I made Punjab choley–again

Punjab choley cooked by Matt RougeA truism of blogging is that you never know what posts are going to get the most hits. Searches on “Punjab choley” have landed me more hits than just about anything other than “matt rouge.”

So today I’m writing a new post, this time complete with recipe and a more appetizing photograph of my most recent choley adventure. I cannot promise that my choley is exactly as it is made in the Punjab region; rather, I suspect that, in terms of spices, it probably isn’t. I do believe, however, that most Indians and Pakistanis would enjoy it! Note: I do not use use any butter in my Indian cooking, nor meat, so this receipt is perfect for vegans. In fact, it is an incredibly satisfying dish; you will not miss the animal products in this one!

The basic ingredients

The essence of Punjab choley is

1) Chickpeas (aka, garbanzo beans). Imagine cupping your two hands and filling them with dried chickpeas; that’s about how much I used, soaking them for over a day. They filled your basic steel mixing bowl (I never measure these things out, as you can tell). You can used canned chickpeas, too, but I love the texture of the dried after you’ve cooked the heck out of them; they retain a delightful springy texture to them. And if there is a more economical food than dried chickpeas, then, well, I haven’t found it yet.

2) Tomatoes. I used two cans of diced tomatoes; canned tomatoes are ideal in texture for this dish.

3) Onions and ginger and garlic. I used two large yellow onions (chopped not too fine) and ton of ginger, probably about a quarter of a pound. I julienne the ginger quite fine instead of grating it; it retains a bit of crunch within the dish even after lengthy cooking that pleases the palate. I did not use garlic this time because I didn’t have any, but use as much as you like, chopped or not chopped as you please.

The seasoning

1) Salt to taste. It really doesn’t need much.

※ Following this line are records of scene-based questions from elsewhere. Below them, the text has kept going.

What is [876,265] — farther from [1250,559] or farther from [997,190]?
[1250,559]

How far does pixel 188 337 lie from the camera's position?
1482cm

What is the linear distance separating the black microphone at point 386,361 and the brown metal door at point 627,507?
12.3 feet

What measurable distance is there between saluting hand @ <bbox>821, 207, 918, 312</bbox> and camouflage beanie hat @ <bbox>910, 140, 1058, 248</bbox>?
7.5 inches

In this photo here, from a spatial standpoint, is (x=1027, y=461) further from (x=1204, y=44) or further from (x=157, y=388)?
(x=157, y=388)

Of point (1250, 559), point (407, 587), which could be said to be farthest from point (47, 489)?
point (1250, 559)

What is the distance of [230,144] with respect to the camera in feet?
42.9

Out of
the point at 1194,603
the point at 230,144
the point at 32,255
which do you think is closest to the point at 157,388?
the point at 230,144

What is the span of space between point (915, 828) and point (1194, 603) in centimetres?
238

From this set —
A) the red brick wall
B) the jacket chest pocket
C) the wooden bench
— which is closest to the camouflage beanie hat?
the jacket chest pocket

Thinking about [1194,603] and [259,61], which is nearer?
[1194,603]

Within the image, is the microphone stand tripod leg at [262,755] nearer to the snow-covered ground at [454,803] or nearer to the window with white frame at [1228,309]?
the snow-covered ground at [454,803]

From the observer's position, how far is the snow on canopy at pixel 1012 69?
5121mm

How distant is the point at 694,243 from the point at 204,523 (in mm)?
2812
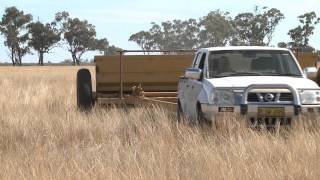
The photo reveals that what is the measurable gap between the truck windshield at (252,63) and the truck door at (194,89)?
0.24m

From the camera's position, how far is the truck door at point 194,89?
10.3 meters

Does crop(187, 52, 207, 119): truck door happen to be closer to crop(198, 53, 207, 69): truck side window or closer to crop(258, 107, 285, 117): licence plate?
crop(198, 53, 207, 69): truck side window

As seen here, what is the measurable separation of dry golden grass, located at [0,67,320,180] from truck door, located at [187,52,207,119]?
47cm

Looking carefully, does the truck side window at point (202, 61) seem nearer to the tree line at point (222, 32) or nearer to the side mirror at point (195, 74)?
the side mirror at point (195, 74)

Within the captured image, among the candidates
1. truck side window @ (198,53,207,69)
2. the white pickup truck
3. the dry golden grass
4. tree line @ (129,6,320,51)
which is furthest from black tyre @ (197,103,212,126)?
tree line @ (129,6,320,51)

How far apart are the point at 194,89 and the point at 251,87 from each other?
1.64 metres

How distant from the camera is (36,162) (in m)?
6.98

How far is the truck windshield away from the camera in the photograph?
34.3 feet

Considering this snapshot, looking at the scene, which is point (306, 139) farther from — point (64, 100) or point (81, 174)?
point (64, 100)

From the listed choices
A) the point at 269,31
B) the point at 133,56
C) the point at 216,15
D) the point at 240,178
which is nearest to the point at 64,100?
the point at 133,56

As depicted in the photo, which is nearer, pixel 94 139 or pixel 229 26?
pixel 94 139

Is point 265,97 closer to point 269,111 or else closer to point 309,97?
point 269,111

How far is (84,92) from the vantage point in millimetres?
14531

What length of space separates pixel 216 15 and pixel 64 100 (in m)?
114
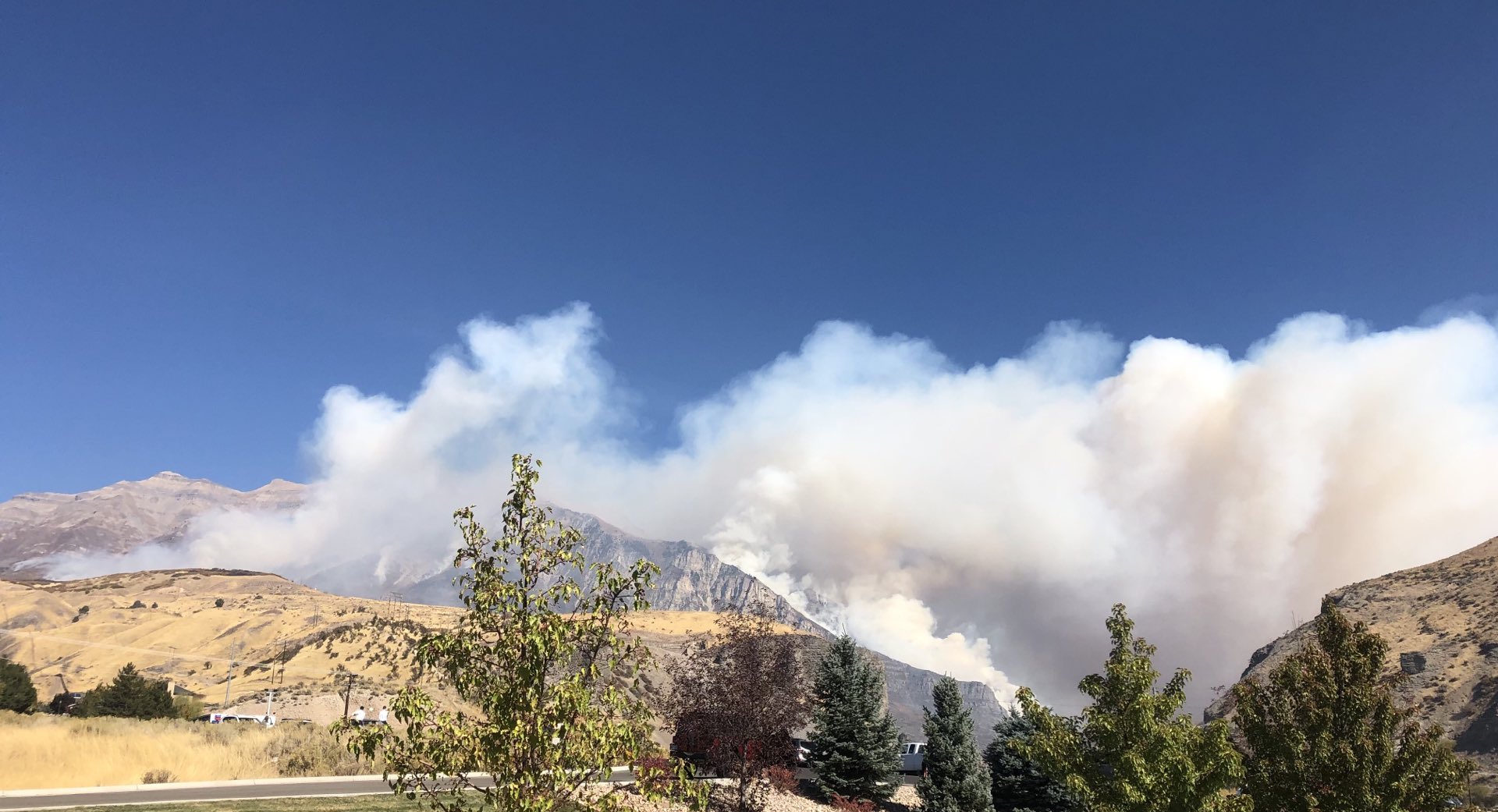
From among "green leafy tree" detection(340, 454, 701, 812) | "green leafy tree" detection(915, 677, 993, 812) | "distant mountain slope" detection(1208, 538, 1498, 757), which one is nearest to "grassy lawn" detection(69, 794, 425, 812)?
"green leafy tree" detection(340, 454, 701, 812)

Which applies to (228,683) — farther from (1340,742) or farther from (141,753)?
(1340,742)

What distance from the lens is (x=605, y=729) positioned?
795 cm

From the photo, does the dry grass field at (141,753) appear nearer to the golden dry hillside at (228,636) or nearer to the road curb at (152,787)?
the road curb at (152,787)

2) Hing (asafoetida resin–they’ll have it at your local Indian food store. Important hint: store the opened container in your freezer; otherwise, it will totally stink up a cabinet!). I use a lot of hing in this, but you can completely leave it out if you wish.

3) Dried hot peppers. I threw in a bunch of those little round Indian peppers, but other types will do. You can also leave them out to keep the spice level down: totally a matter of personal preference.

4) Spice blend. You will not go wrong if you just put in a bunch of regular curry powder and a few extra cardamom pods. I typically will use a bunch of G&S curry powder as a base (this may not sound very gourmet, but it is hard to grind certain spices to a fine powder, and this gets in a good base of these upon which to build creatively), add in additional coriander, cumin, fenugreek, ajowan seeds, and cloves that I grind myself. I then throw in cardamom pods and a cinnamon stick whole into the slow cooker. Again, all this is a matter of personal preference, and you can spice it lightly or heavily.

5) Sweetener. You don’t need much, but there should be a bit of sweetness to the dish–just a hint. I use 100% maple syrup; maybe about 1/4 cup.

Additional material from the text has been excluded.